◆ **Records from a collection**
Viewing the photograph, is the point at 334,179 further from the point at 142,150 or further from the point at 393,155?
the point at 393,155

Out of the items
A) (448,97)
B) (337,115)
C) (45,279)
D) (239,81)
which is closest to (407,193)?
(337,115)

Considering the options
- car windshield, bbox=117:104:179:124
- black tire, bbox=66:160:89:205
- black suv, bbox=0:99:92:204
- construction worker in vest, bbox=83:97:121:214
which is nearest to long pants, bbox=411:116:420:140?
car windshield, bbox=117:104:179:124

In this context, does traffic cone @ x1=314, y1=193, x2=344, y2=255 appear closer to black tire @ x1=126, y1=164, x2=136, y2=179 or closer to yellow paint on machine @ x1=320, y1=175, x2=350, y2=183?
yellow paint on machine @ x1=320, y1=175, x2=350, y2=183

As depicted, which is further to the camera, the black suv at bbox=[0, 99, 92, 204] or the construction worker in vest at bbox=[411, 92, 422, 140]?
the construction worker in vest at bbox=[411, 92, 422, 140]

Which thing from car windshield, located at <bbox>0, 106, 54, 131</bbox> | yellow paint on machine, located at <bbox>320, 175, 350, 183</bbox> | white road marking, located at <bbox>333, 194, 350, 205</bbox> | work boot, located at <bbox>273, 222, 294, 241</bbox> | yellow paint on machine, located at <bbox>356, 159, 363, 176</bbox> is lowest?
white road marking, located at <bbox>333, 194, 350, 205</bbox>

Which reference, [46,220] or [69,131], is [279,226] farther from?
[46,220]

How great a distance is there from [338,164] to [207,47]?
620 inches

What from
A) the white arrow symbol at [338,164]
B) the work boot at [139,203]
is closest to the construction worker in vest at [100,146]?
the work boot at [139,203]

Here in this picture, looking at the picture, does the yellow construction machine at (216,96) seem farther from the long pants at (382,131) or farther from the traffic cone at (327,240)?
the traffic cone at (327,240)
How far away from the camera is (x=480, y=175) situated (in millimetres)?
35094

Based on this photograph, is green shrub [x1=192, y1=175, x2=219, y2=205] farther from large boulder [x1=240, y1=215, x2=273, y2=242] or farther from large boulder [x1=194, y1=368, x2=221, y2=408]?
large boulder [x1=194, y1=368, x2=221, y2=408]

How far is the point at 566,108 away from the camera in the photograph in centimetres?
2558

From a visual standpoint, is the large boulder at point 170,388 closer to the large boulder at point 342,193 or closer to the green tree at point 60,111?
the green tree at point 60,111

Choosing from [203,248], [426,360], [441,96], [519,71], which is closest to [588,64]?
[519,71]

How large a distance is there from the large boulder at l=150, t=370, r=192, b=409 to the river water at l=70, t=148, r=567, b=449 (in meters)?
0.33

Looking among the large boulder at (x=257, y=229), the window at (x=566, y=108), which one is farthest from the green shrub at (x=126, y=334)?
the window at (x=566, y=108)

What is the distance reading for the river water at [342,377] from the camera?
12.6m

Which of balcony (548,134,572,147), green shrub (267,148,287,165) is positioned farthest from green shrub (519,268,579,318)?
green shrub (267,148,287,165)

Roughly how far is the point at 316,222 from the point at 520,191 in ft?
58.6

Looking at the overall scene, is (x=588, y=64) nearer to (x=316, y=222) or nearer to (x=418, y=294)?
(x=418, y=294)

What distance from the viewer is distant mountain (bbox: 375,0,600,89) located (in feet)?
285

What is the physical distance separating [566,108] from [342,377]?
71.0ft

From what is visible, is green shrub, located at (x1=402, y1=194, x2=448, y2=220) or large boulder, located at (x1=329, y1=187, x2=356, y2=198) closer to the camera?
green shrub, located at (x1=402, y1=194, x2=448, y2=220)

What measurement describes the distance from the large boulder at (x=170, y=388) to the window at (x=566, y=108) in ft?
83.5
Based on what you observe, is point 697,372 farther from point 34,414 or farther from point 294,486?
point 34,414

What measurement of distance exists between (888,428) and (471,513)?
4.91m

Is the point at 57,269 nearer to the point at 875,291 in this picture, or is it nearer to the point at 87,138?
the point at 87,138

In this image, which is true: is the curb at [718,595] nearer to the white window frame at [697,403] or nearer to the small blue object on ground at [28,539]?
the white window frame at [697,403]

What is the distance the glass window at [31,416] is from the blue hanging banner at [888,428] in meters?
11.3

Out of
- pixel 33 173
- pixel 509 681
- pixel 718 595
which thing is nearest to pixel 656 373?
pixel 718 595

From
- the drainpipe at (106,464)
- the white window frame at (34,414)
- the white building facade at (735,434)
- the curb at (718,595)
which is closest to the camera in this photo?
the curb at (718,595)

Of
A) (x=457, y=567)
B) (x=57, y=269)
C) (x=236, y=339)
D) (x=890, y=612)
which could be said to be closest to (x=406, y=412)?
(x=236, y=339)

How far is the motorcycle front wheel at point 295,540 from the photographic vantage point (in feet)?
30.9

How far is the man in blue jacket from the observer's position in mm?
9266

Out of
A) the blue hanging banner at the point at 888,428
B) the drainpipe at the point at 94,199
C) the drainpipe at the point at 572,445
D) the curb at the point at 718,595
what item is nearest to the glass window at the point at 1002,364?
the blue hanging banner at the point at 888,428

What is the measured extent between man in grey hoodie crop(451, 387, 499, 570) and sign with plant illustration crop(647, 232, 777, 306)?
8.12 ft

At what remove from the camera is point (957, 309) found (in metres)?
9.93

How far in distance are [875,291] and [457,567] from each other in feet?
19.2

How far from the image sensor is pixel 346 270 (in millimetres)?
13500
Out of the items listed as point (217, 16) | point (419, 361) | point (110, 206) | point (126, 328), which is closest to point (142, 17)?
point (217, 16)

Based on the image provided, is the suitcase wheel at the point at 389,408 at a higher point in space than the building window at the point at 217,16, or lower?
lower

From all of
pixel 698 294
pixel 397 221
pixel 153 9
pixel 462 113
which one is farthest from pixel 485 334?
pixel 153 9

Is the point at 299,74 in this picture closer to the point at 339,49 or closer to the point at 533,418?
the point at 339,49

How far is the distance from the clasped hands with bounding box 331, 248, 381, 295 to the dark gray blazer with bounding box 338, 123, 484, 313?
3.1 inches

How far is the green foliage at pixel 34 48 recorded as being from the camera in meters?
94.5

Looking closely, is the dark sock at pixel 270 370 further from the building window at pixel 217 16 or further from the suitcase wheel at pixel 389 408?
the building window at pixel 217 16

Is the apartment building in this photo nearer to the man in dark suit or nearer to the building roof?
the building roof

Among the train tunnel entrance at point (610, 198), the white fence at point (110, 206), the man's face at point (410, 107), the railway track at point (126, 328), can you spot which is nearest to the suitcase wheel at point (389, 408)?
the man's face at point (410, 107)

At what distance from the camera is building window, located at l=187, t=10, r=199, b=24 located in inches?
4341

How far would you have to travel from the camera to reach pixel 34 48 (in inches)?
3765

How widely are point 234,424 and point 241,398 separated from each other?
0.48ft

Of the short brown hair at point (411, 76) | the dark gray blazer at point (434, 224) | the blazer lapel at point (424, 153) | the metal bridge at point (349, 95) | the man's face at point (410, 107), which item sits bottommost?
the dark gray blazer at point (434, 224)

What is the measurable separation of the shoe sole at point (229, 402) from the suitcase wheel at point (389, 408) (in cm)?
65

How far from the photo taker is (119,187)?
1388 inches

◆ **Given problem**
Substitute "photographer" for "photo taker" in the lines running from the one containing "How far would" through the end of the records, both ends included. Reproduce those lines with everything else unchanged.

◆ **Correct response**
How far would you have to travel from the camera to reach pixel 34 48 (in inches)?
3765

How widely are point 234,424 and point 241,398 separated from each other?
0.48ft

Of the short brown hair at point (411, 76) | the dark gray blazer at point (434, 224) | the blazer lapel at point (424, 153) | the metal bridge at point (349, 95) | the man's face at point (410, 107), which item sits bottommost?
the dark gray blazer at point (434, 224)

What is the measurable separation of the shoe sole at point (229, 402) from the suitcase wheel at point (389, 408) (in cm)?
65

How far from the photographer is (119,187)?
1388 inches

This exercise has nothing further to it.